I’m born and raised in Berlin, but as an adult I lived in London, New York, and Los Angeles for an aggregated 24 years. I recently moved back to Berlin, because I want my three sons to grow up there. I am a photographic artist, and I create images in the studio. I build the sets, choose or design the clothes, and work collaboratively with a small team of stylists, hair & make-up people, assistants and fellow artists. I use the language and tools of fashion photography to create narrative images.

+ What are you seeking to portray in your work? What is fundamental to your practice – your philosophy and your process?

Every project of mine has a different feel, a distinct reason why I embark on it. I don’t approach my work in terms of single images, but rather as overall series. Of course each image must be representative, an integral part of a project. My Hopper’s American Series reflects that moment just before or after something happened, and it is unclear whether that is a good or a bad thing. It’s how I was feeling at the time, and it is clearly visible in that series. The Forest was about my quest for the Feminine in its pure form, freed from bourgouis constraints. Hanjo was about people who lack either the opportunity or the courage to commit to real love.

+ There is a very strong narrative behind the Hanjo series. How did this project came about and what was the story you set out to capture?

The story isn’t mine, it’s a 15th Century Nôh play that was one of several adapted by Yukio Mishima in the 1950s. But I fell in love with the characters, and wanted to retell it as a photographic novel. Everything other than the story was conceived by me. I was really into Japanese culture for a while, not so much the modern Anime stuff, but the whole concept of the Floating World. I was fascinated by hand-colored photography, and looking at the Meiji era reveals that transition between feudal, traditional Japan and the modern world. I wanted to capture that in Hanjo. They live traditional lives: Hanako is a geisha and Jitsuko is a painter. but modern elements such as the train station or a newspaper drive the story. I like the idea that media can interrupt a perfectly arranged life. It becomes the Deus ex Machina.

+ The images in the Hanjo series are absolutely exquisite and almost surreal. Could you reveal some of the things that go into creating these photographs, from building sets to post production?

I designed the sets to incorporate all these traditional elements like furniture, translucent windows, or floral arrangements. But I shot it digitally, and then went through a very specific layering of the images to create the feel of albumen colors on collotypes. If you look carefully, there’s even motion blur… but not where you expect it. My stylist and I also made most of the clothing. One of the great advantages of living in a creative city like Berlin is that I can tap into the large prop shops that cater to theatre and the film industry. I can get everything from whole rooms, uniforms and instruments all the way down to jewelery for any narrative project, regardless how outlandish the idea.

+ Any interesting/ funny/ quirky facts you could share with us about this project?

Information given:
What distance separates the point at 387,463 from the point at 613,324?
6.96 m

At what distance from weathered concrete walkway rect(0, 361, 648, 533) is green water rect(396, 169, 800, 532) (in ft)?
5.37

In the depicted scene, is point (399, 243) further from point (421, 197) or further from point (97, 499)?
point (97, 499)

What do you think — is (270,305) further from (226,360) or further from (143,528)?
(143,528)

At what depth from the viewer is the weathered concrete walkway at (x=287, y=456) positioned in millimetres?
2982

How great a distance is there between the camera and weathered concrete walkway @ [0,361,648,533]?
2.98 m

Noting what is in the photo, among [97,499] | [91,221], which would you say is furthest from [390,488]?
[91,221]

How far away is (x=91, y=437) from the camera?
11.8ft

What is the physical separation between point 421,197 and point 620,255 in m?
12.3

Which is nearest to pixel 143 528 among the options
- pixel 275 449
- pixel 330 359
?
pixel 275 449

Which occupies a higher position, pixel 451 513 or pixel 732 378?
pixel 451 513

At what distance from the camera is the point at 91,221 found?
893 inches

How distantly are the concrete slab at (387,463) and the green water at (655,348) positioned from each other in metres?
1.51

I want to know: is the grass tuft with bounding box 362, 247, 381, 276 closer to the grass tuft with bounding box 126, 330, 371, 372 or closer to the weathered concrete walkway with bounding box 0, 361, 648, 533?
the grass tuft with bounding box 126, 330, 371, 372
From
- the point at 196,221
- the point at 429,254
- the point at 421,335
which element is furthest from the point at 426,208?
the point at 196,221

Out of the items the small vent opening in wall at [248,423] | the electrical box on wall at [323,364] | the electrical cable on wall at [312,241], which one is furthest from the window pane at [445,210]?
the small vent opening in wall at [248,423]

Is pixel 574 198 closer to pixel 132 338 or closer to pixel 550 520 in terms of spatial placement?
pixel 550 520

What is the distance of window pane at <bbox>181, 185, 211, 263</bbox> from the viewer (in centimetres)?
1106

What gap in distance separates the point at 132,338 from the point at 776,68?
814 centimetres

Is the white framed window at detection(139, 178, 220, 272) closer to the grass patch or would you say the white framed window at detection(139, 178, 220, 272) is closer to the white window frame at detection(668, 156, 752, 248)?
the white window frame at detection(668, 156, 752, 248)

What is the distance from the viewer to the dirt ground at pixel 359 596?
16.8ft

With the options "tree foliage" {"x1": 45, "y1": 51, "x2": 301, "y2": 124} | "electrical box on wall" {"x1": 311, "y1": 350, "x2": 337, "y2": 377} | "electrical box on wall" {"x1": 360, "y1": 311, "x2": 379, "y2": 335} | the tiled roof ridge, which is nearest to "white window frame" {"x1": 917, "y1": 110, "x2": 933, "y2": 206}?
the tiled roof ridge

Exercise brief:
Pick up the interview about the Hanjo photographic series from its last sentence and continue it.

Result below:
My mother really loves Asian furniture, and owns some authentic and rather expensive pieces, so most of what you see was actually raided from her place.

+ Best piece of advice I’ve been given…

“If you don’t know, ask.” That sounds sort of stupid and really obvious, but it wasn’t. When I was a young man I thought I better not admit weakness, better not show ignorance, and pretend I know everything. But of course people see through that, and the learning process is super-slow. At some point I just had this “A-ha” moment that if I ask someone, they will gladly tell me. I realised people love to share information, and most people will even teach or mentor. I still do this all the time… It’s probably the greatest tool I have, because pretty much anything can be learned, and there is no limit to that scale. Go ahead… try it. Ask people what they do. Keep asking, they’re usually quite proud of what they do, pleased that someone is actually interested, and happy to teach you.

+ My most treasured belonging is…

Nothing. I’m pretty unsentimental when it comes to objects. I had a watch that I treasured but it was lost. If anything, I’m like a child because I really like new things, especially gadgets and camera gear. Beyond that I prefer my memories, and the people in my life. That isn’t supposed to sound greeting-card corny, I’m just really happy with the people around me. I have great friends, and it’s the time with them that matters most. I really love endless wine-fueled dinners with people willing to talk about art, life, or those endless spiralling conversations that happen with people who are intelligent and aware. I put substantial effort into maintaining friendships made throughout life, in all the places I’ve lived, and am quite proud of this extended family I’ve been able to build.

+ It’s not very cool, but I really like…

Motion-activated light switches. I have them in my basement, and it still makes me feel very futuristic… but then I’ll be working on something, and the on-cycle is too short, so suddenly I’m sitting in the dark, waving my arms around, assuming that I’m surrounded by monsters…

+ Most people don’t know that I…

… am a pretty decent cook.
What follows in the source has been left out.